I believe he believed. Why would he want to argue about God all the time? To paraphrase Shakespeare, “Methinks he doth protest too much.” That was Geoffrey.
After completing my eulogy for Geoffrey, there was an open mic. Many of his friends and golf buddies shared their love for him. They laughed and cried as they told stories and expressed how Geoffrey was so special to them.
As they were speaking, his closest friends came up to me and shared their concern for Geoffrey’s eternal life.
One man told me this story. “Geoffrey and I were on a golf trip, and when he came downstairs one morning, he caught me reading my Bible. Geoffrey asked me, ‘Why do you read the Bible every morning?’ I told him that when I read the Bible I feel close to God as he speaks to me through his Word.”
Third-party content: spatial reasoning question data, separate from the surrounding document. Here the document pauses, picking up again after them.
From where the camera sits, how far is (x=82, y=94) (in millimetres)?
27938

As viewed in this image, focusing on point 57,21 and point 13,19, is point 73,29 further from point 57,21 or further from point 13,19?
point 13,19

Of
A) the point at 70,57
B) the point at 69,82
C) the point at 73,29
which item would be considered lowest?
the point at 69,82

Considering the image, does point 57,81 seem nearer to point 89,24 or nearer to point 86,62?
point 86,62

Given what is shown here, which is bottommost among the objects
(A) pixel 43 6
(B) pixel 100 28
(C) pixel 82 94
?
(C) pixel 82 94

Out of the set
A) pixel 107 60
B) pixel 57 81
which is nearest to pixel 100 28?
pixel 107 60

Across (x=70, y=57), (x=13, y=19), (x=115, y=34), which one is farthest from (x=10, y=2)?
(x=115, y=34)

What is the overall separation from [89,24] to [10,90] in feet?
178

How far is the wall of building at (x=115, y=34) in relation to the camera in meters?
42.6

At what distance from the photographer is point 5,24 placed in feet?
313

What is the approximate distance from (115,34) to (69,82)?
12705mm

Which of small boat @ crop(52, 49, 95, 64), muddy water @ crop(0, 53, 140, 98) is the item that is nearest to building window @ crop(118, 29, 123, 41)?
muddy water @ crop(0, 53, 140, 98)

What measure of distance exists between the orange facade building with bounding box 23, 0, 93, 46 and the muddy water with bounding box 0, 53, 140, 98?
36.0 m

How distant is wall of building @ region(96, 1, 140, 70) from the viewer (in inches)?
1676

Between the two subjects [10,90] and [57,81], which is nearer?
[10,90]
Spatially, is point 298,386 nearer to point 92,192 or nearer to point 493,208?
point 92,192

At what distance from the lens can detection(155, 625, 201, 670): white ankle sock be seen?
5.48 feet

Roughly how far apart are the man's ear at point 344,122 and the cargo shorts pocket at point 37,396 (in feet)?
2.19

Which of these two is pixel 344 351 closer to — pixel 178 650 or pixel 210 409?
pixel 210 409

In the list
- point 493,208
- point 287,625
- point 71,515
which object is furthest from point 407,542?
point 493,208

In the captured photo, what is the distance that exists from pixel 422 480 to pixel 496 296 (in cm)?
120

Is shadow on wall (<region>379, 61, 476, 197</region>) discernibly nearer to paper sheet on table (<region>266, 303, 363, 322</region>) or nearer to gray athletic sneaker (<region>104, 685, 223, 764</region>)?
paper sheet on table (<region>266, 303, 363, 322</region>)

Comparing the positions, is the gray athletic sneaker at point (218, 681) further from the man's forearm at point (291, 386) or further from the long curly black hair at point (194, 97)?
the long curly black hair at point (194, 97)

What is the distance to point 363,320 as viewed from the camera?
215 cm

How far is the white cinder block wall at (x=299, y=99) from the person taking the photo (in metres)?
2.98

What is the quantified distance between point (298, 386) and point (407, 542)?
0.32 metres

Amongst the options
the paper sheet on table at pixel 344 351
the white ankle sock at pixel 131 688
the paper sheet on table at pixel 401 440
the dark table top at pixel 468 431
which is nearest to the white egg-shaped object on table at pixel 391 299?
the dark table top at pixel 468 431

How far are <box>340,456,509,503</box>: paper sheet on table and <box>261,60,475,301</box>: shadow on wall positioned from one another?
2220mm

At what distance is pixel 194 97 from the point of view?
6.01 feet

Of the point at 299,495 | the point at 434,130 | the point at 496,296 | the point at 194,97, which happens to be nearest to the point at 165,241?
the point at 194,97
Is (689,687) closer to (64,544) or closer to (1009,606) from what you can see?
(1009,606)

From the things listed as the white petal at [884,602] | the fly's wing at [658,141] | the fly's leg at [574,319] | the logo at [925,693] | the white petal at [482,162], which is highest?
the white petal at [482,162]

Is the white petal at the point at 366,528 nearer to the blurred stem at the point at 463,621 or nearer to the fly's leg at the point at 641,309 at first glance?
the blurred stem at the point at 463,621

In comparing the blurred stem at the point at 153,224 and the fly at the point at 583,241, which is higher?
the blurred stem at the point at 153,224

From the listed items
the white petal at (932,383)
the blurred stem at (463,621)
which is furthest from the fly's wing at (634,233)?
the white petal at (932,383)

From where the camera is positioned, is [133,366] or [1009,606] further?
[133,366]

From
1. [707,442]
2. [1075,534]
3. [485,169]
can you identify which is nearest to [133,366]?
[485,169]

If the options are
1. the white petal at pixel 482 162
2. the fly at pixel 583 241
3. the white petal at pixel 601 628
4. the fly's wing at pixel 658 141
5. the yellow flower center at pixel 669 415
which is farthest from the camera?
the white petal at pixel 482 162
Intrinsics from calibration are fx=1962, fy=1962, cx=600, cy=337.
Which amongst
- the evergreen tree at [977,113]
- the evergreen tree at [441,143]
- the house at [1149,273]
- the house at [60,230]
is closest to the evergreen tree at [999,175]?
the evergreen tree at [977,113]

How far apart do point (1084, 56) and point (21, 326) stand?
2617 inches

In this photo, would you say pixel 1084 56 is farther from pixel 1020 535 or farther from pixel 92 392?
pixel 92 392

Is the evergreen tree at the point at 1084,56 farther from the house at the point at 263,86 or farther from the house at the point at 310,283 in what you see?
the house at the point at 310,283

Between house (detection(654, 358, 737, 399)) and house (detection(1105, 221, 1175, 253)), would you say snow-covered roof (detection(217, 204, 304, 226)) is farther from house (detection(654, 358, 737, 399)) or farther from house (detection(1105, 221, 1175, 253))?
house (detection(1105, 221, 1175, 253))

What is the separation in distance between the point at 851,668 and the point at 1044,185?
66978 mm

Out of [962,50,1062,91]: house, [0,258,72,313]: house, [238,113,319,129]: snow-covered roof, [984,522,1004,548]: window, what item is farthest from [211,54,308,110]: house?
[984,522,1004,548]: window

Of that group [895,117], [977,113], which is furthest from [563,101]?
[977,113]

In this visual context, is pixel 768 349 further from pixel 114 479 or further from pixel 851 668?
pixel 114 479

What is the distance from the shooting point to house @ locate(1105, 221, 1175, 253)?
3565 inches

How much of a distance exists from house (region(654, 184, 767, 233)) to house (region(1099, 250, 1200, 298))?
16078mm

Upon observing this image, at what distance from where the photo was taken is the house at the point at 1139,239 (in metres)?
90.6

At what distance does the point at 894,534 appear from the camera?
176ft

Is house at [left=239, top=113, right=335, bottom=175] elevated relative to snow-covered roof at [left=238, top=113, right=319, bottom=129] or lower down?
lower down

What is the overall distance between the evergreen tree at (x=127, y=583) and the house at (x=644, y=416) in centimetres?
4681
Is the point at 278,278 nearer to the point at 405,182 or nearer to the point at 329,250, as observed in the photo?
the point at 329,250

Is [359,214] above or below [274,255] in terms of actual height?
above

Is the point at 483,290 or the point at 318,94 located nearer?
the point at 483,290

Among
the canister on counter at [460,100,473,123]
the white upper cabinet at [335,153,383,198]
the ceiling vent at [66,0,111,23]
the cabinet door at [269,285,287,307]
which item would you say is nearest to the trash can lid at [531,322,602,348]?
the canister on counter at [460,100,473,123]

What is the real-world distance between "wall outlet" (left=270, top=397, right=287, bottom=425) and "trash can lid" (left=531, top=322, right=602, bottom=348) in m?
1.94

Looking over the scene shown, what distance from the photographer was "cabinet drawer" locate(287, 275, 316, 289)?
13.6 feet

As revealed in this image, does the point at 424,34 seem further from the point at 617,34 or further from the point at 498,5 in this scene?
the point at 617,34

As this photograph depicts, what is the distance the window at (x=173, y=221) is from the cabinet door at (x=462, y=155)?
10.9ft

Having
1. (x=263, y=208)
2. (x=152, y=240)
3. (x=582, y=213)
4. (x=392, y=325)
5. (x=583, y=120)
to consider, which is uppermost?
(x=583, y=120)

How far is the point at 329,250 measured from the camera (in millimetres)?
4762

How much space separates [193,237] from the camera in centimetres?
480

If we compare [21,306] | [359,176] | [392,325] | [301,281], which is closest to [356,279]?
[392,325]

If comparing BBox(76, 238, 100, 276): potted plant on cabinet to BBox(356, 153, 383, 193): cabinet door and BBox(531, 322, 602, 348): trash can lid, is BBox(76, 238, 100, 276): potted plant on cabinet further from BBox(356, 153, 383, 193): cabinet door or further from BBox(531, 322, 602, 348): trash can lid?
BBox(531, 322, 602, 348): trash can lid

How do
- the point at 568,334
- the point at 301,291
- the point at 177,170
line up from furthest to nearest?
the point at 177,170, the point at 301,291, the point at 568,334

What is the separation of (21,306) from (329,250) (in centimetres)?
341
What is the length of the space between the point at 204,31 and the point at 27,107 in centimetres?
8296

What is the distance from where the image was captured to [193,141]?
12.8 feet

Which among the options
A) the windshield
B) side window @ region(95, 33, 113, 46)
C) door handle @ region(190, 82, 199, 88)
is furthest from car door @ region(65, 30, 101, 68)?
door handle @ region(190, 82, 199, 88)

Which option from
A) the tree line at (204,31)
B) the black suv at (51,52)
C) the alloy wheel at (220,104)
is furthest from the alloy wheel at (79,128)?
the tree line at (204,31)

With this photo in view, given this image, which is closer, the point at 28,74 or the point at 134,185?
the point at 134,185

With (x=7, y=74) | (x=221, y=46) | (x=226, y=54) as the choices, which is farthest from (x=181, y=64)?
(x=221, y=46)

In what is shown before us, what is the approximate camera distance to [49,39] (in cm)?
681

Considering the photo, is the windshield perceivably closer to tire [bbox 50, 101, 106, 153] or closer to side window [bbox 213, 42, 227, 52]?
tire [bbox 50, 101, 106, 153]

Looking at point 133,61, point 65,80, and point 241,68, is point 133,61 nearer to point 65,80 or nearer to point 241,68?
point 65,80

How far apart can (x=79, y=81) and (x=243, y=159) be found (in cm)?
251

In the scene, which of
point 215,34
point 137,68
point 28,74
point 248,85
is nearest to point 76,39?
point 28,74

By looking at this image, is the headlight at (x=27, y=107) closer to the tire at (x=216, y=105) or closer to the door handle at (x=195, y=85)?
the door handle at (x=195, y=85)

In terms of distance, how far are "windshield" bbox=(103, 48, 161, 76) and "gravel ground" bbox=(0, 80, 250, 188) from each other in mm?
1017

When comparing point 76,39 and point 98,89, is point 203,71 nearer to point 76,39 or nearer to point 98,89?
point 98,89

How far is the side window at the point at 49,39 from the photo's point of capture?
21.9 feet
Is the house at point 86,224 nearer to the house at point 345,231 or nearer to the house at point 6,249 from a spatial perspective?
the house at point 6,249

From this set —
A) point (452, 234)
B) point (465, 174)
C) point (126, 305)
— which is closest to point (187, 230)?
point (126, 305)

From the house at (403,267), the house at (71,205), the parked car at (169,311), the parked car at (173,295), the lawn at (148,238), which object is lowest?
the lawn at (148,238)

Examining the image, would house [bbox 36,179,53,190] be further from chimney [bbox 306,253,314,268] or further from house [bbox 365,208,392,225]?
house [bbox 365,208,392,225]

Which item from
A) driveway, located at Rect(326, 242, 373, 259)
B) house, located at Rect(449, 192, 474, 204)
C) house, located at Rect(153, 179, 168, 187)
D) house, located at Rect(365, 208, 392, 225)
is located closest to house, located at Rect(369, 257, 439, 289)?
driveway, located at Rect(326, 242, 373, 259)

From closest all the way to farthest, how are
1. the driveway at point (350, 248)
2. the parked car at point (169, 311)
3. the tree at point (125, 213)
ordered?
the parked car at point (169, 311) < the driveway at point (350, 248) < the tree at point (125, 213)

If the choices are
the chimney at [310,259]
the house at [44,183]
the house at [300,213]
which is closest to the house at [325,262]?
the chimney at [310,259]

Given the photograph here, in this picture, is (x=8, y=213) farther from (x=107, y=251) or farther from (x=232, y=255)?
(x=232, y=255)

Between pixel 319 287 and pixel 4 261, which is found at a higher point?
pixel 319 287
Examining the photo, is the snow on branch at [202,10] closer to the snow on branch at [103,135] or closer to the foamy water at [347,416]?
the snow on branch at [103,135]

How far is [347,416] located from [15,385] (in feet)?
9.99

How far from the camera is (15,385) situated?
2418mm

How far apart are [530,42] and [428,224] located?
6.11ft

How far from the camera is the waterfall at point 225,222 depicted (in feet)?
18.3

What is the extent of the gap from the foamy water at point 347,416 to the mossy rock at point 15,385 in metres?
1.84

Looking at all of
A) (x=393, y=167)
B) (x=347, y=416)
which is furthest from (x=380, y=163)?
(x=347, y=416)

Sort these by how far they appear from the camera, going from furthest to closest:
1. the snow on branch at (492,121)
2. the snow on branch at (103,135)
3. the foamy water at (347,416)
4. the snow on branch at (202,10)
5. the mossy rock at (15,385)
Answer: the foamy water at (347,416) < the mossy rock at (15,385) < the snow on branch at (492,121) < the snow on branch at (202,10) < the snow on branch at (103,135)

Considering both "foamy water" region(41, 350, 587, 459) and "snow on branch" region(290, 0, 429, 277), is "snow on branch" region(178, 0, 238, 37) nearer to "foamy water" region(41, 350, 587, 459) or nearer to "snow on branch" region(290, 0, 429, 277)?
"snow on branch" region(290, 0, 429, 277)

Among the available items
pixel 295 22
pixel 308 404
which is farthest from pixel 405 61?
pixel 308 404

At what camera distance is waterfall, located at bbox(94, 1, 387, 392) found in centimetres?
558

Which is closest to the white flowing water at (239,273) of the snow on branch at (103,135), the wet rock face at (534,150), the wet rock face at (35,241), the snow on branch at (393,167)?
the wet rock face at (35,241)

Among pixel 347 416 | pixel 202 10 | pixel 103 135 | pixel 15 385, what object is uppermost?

He continued, “I never knew where Geoffrey was with God. I am so relieved he attended your Bible study. Hopefully, he learned God loved him and wanted to be in a relationship with him. I hope he made that choice in the end.”
This was just one of the conversations I had. All of these men and women were Christians, and they were in their late sixties and early seventies. Interestingly, none of the younger men and women who knew him said anything to me about his relationship with God.
Goodbye For Now
As we get older, our childhood faith transitions to hope as we begin attending our friends’ funerals. Faith in God is no longer simply a culturally acceptable concept. Faith in God is a reality. As life ends, we see clearly that God begins.
I will miss my friend Geoffrey. In fact, I am just now digging out of the last ten days of mourning. I am beginning to think more of the good times we had together rather than just focusing on him being gone.
I hope in those last couple of days in the hospital he asked Jesus to take him to the Father. This is my hope. I’ll see Geoffrey again. Goodbye for now, my friend.